▶ **Tasks to carry out**
1. Answer these about the email on ticketing systems:
(a) Which ticketing system did the writer try first?
(b) What add-on does the writer use to track components, and at how many sites?
(c) What dates are given for PICC'10?
2. Write what comes next in the email on ticketing systems, starting after its final line.

+++ Excerpted text +++

Jeff,
I was in your boat and one thing I went to was a ticketing system. I
first went to Keystone but then say Tom Limoncelli's book "Time
Management for System Adminstrators" It is a great thing to read and
have on hand. From that I started using Request Tracker by
Bestpracticals.  (RT) www.bestpracticals.com.  It handles requests
directly and also via email. You can have your folks send their requests
to an email address and then answer them through RT.

I added the Asset Tracker portion and use that for tracking compnents at
my 20 sites I manage.  It also has an RTFM section (Frequently asked
questions).

I run an Intranet Website for my documentation as I started this before
Wikis were invented but have recently started one for the day that I get
hit by that perverbial beer truck and they need something.

Read Tom's book and you will gain a lot of incite.


John Boris
JEN-A-SyS Administrator
Archdiocese of Philadelphia

"See you at PICC'10, where all Sysadmins will meet. May 7-8"

+++ Supplied data +++

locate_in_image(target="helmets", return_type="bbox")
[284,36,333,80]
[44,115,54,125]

+++

▶ **Responses in order**
1.
(a) Keystone
(b) The Asset Tracker portion, at 20 sites
(c) May 7-8

2.
http://lopsanj.org/events/picc10/

>>> Jefferson Cowart <j...@cowart.net> 04/22/10 3:22 AM >>>
I currently work at a smallish site. I am one of 2 system/network 
administrators and together we manage ~75 servers (fairly heterogeneous 
mix of Windows 2000-2008, Linux, and OS X), a half dozen different small

storage arrays, associated tape backup software/hardware, about 3 dozen 
switches, wireless, server room management, various low level 
applications (active directory, exchange, DNS, DHCP, etc.), etc. along 
with a number of support requests that come in from our user support and

application groups. The other administrator spends a fair amount of his 
time on our VoIP infrastructure and our skill sets differ a significant 
amount. While I'm working on resolving that with better documentation 
and such (We have an internal wiki we use for documentation and my 
co-workers are getting used to my answering "It's on the wiki; go read 
there and then ask if it doesn't answer your question."), the result is 
I get a fairly steady stream of interruptions that get in the way of 
medium and long term projects. I frequently find myself dealing with so 
many little things throughout the day that by the end of the day I feel 
like I've been busy but can't really point at what I've done during the 
day. One thing I think would be helpful would be to better track where 
I'm spending my time. Once I've got that data I can better understand 
the time sinks and take appropriate action (e.g. perhaps there's some 
narrow area that if I were to do some better cross-training of 
co-workers would let them deal with some issue themselves rather than 
having to involve me). What techniques/tools/etc. have people found that

are useful to do that? Any other general time management suggestions for

that sort of a small environment?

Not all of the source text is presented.